Here’s how I used to read.


Once I started a book, I had to finish it. Even if it was awful, even if I felt nothing or felt terrible. And also, I could only read one book at a time. Also, only fiction. Also, only fiction from the genre du jour.


Pick book. Read. Finish. Repeat.


Gah! Where did I ever get these ludicrous ideas and why did I persist in it for so long? (If you’re doing anything remotely similar please stop now I beg you!)


Because here’s what would happen. I would start reading a book, not really want to read it, but feel like I had to before I could start something else so I would end up not reading at all.


Can you imagine?


I cringe now thinking back to the time I wasted and all the things I could have been reading.


Now things are so different. I currently have more books in my queue than I can possibly read before they expire and I’ve started no fewer than six of them.


I couldn’t be more thrilled.


It’s so exciting to wonder what I’m going to pick back up each time. I love this permission I’ve granted myself to just go with it. Read what I’m in the mood for. Finish it or not. Repeat.


Sometimes if I want to want to read a book badly enough I’ll give it a second chance. Especially if it’s something recommended or something I feel as a writer and book person I should have read. These are harder to give up, but in the end, I remind myself why I read.


I read because I love it. I read because it’s fun. I read because I’m interested.


So if what I’m reading doesn’t fit into that I just have to move on.

- - -

*Directive*. Continue the essay about changing reading habits, beginning right after its final sentence.

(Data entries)
- - -

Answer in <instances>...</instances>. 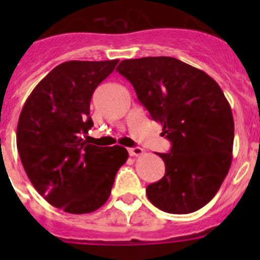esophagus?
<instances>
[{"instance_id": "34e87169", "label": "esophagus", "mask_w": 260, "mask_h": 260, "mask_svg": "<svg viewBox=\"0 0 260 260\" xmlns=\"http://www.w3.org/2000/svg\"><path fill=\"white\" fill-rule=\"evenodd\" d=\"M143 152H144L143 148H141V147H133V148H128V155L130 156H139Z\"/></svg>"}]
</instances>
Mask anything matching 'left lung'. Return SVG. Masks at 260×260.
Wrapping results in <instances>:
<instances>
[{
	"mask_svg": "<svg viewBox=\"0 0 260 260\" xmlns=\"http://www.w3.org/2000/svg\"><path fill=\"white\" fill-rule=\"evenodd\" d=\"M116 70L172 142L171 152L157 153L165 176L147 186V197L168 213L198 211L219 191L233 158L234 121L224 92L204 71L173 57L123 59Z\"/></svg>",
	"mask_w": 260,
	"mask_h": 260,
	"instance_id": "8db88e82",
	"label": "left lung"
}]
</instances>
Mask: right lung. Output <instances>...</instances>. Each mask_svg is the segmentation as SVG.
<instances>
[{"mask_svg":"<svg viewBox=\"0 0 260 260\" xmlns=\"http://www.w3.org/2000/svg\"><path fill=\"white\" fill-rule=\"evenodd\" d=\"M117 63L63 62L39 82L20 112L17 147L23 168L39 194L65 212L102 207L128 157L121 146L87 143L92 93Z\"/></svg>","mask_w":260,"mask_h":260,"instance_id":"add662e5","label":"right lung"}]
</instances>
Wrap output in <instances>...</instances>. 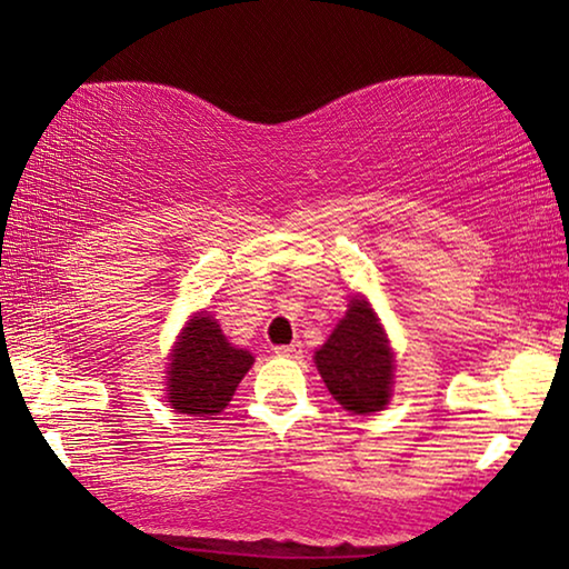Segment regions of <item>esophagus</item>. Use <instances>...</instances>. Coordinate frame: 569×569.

- - -

*Response to the task*.
Oh, and when I say “pick back up” I don’t really mean that literally because the only thing I’m literally picking up is my device. Another way I used to be super rigid. I was a purist - actual print books only; no ebooks for me.


Until upon preparing for a trip abroad, I realized my newfound liberation of reading multiple books at a time meant that I would also have to pack and carry multiple books at a time. Not ideal. So I begrudgingly bought a Kindle and haven’t looked back.


I’ve had three Kindles in fact. The first went on the fritz so Amazon replaced it; the second I left on a train I took across Germany. I was heartbroken at this, mostly because I still had a more than a week left of my trip and what the heck was I going to read?!?


Happily, I found a bookstore on a walk in Hamburg that had an English section. I purchased a cheap copy of Cider House Rules, which I ended up adoring and probably wouldn’t have read otherwise. That walk, that bookstore, that book is now one of my favorite memories.


I purchased Kindle three once home, but eventually it was replaced by an iPad I received as a gift. At first, I thought what do I need an iPad for? My Kindle works just fine, I insisted, so it took me a bit to fully convert. But once I did, I had to admit the iPad has a much nicer screen to read from, which is one of the primary complaints I hear about e-reading.


Look at me; evolving.


And I can’t help but see it’s this openness that I’ve cultivated that has kept the fire of my love of reading burning. Do you believe I would still be excited if I was reading one awful book at a time?


Of course not. I wasn’t excited about it while I was doing it.


As with so much then, relaxing the rules we have for ourselves once in a while it seems, is the way to get excited or stay excited about the things we love.


Who would’ve thought?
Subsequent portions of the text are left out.